Ville de Nevers is the prefecture of the Nièvre department in the Bourgogne-Franche-Comté region in central France. A city with a population of 35,000, it is well-known for its art, history, and architecture that includes the Ducal Palace, one of the principal feudal buildings in central France, as well as this amazing church that has nothing to do with anything. Recently Ville de Nevers introduced a new identity designed by Paris- and Lyon-based Graphéine.
Nevers is a city rich in history and heritage. Yet, like many medium-sized cities, its demography is on the decline, leading to the inevitable economic slowdown. Nevers is often described as “sleeping beauty” and it is precisely this image that we have sought to change. In this context, choosing a new visual identity is choosing to assert an ambition! To give back the departmental, regional and national stature that Nevers deserves. This new identity is therefore there to inscribe the city in modernity, movement and energy.
The logo is designed in a modular way. In its initial configuration it draws the letter “N”, but it can be recomposed in a thousand ways… The idea of movement is written into his DNA. These arrows seem to open up as if to unfold the city’s potential.
The old logo was quite sad, with a terrible illustration of the Ducal Palace that looked as if Clifford the Big Red Dog peed on it and the typography was, well, it was not good.
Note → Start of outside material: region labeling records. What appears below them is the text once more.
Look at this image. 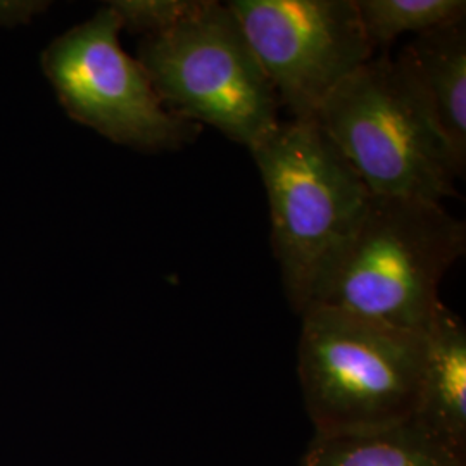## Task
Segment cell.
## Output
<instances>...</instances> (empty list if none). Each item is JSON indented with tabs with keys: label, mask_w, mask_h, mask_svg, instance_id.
<instances>
[{
	"label": "cell",
	"mask_w": 466,
	"mask_h": 466,
	"mask_svg": "<svg viewBox=\"0 0 466 466\" xmlns=\"http://www.w3.org/2000/svg\"><path fill=\"white\" fill-rule=\"evenodd\" d=\"M465 249V223L442 204L373 196L308 306L425 333L442 304L439 285Z\"/></svg>",
	"instance_id": "6da1fadb"
},
{
	"label": "cell",
	"mask_w": 466,
	"mask_h": 466,
	"mask_svg": "<svg viewBox=\"0 0 466 466\" xmlns=\"http://www.w3.org/2000/svg\"><path fill=\"white\" fill-rule=\"evenodd\" d=\"M300 317L298 371L317 433L373 431L415 418L427 332L318 304Z\"/></svg>",
	"instance_id": "3957f363"
},
{
	"label": "cell",
	"mask_w": 466,
	"mask_h": 466,
	"mask_svg": "<svg viewBox=\"0 0 466 466\" xmlns=\"http://www.w3.org/2000/svg\"><path fill=\"white\" fill-rule=\"evenodd\" d=\"M121 23L111 7L59 36L44 66L67 113L109 140L142 150L182 147L200 127L177 116L146 69L119 44Z\"/></svg>",
	"instance_id": "8992f818"
},
{
	"label": "cell",
	"mask_w": 466,
	"mask_h": 466,
	"mask_svg": "<svg viewBox=\"0 0 466 466\" xmlns=\"http://www.w3.org/2000/svg\"><path fill=\"white\" fill-rule=\"evenodd\" d=\"M138 63L167 109L252 147L282 119L279 97L228 4L202 0L167 32L149 35Z\"/></svg>",
	"instance_id": "277c9868"
},
{
	"label": "cell",
	"mask_w": 466,
	"mask_h": 466,
	"mask_svg": "<svg viewBox=\"0 0 466 466\" xmlns=\"http://www.w3.org/2000/svg\"><path fill=\"white\" fill-rule=\"evenodd\" d=\"M458 456L466 444V329L446 304L425 333V358L415 418Z\"/></svg>",
	"instance_id": "9c48e42d"
},
{
	"label": "cell",
	"mask_w": 466,
	"mask_h": 466,
	"mask_svg": "<svg viewBox=\"0 0 466 466\" xmlns=\"http://www.w3.org/2000/svg\"><path fill=\"white\" fill-rule=\"evenodd\" d=\"M402 82L450 154L458 178L466 167V23L441 26L404 46L394 59Z\"/></svg>",
	"instance_id": "ba28073f"
},
{
	"label": "cell",
	"mask_w": 466,
	"mask_h": 466,
	"mask_svg": "<svg viewBox=\"0 0 466 466\" xmlns=\"http://www.w3.org/2000/svg\"><path fill=\"white\" fill-rule=\"evenodd\" d=\"M300 466H463L415 420L361 432L317 433Z\"/></svg>",
	"instance_id": "30bf717a"
},
{
	"label": "cell",
	"mask_w": 466,
	"mask_h": 466,
	"mask_svg": "<svg viewBox=\"0 0 466 466\" xmlns=\"http://www.w3.org/2000/svg\"><path fill=\"white\" fill-rule=\"evenodd\" d=\"M250 47L292 119L317 116L375 50L356 0H232Z\"/></svg>",
	"instance_id": "52a82bcc"
},
{
	"label": "cell",
	"mask_w": 466,
	"mask_h": 466,
	"mask_svg": "<svg viewBox=\"0 0 466 466\" xmlns=\"http://www.w3.org/2000/svg\"><path fill=\"white\" fill-rule=\"evenodd\" d=\"M202 0H119L109 7L116 13L121 28L157 35L190 16Z\"/></svg>",
	"instance_id": "7c38bea8"
},
{
	"label": "cell",
	"mask_w": 466,
	"mask_h": 466,
	"mask_svg": "<svg viewBox=\"0 0 466 466\" xmlns=\"http://www.w3.org/2000/svg\"><path fill=\"white\" fill-rule=\"evenodd\" d=\"M249 150L267 188L283 289L300 315L373 196L315 117L280 121Z\"/></svg>",
	"instance_id": "7a4b0ae2"
},
{
	"label": "cell",
	"mask_w": 466,
	"mask_h": 466,
	"mask_svg": "<svg viewBox=\"0 0 466 466\" xmlns=\"http://www.w3.org/2000/svg\"><path fill=\"white\" fill-rule=\"evenodd\" d=\"M373 50L408 34H425L466 19L465 0H356Z\"/></svg>",
	"instance_id": "8fae6325"
},
{
	"label": "cell",
	"mask_w": 466,
	"mask_h": 466,
	"mask_svg": "<svg viewBox=\"0 0 466 466\" xmlns=\"http://www.w3.org/2000/svg\"><path fill=\"white\" fill-rule=\"evenodd\" d=\"M315 119L371 196L439 204L456 196L450 154L387 54L339 85Z\"/></svg>",
	"instance_id": "5b68a950"
}]
</instances>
The new logo abstracts the distinctive polygon turrets of the building into chevrons that are then reconfigured to form an “N” in their counterspace. The resulting monogram is contemporary and surprising — eschewing the more typical let’s-make-our-quaint-city-look-quaint approach. The mix of solid chevrons with dotted chevrons creates an interesting sense of dimensionality as if the logo had two sources of light, casting different shadows. The wordmark does a good job in echoing the light/dark composition of the monogram with a small light “Ville de” and a bold, all uppercase “NEVERS”. We just need to move that “S” a little bit to the left and we’ll be all set.
The monogram’s animations are entertaining but if I had one philosophical question it would be what, if anything, do these animations tell us about Nevers? Of course, I know they are not meant to tell the story of the city, but this type of animation seems more appropriate for some kind of industrial corporation or tech-forward city, which doesn’t seem to be entirely the case here. Still, I spent more billable hours staring at those two GIFs than I should have.
The chevrons, as the main ingredients of the identity, are used in a lively and colourful way.
The angle of the logo is the starting point of the composition of the posters. Large diagonals cross the format to draw rhythms through the posters. Colours, texts and images produce structured and moving compositions. The system can be put in minor to give prominence to the visual, or express itself fully when the iconography is deficient.
The extension of the angled nature of the chevrons is nicely done in the applications, setting up a flexible system that’s dynamic, colorful, and engaging. I particularly like when they sprinkle chevrons going in different directions (as in the photo with the bird).
The additional animation work is pretty slick but I wonder though, how relevant this (and the applications) are. As a disclaimer, I have never been to Ville de Nevers but judging from the Google Image search, the identity seems way too cool for what looks like an… old town. With some destinations that I’ve never been to, the Google Image Search result test does match what an identity is doing and I know it’s far from scientific but it seems like a disconnect in this case. Optimistically though, this very well-crafted identity could help set the tone for a cooler Ville de Nevers.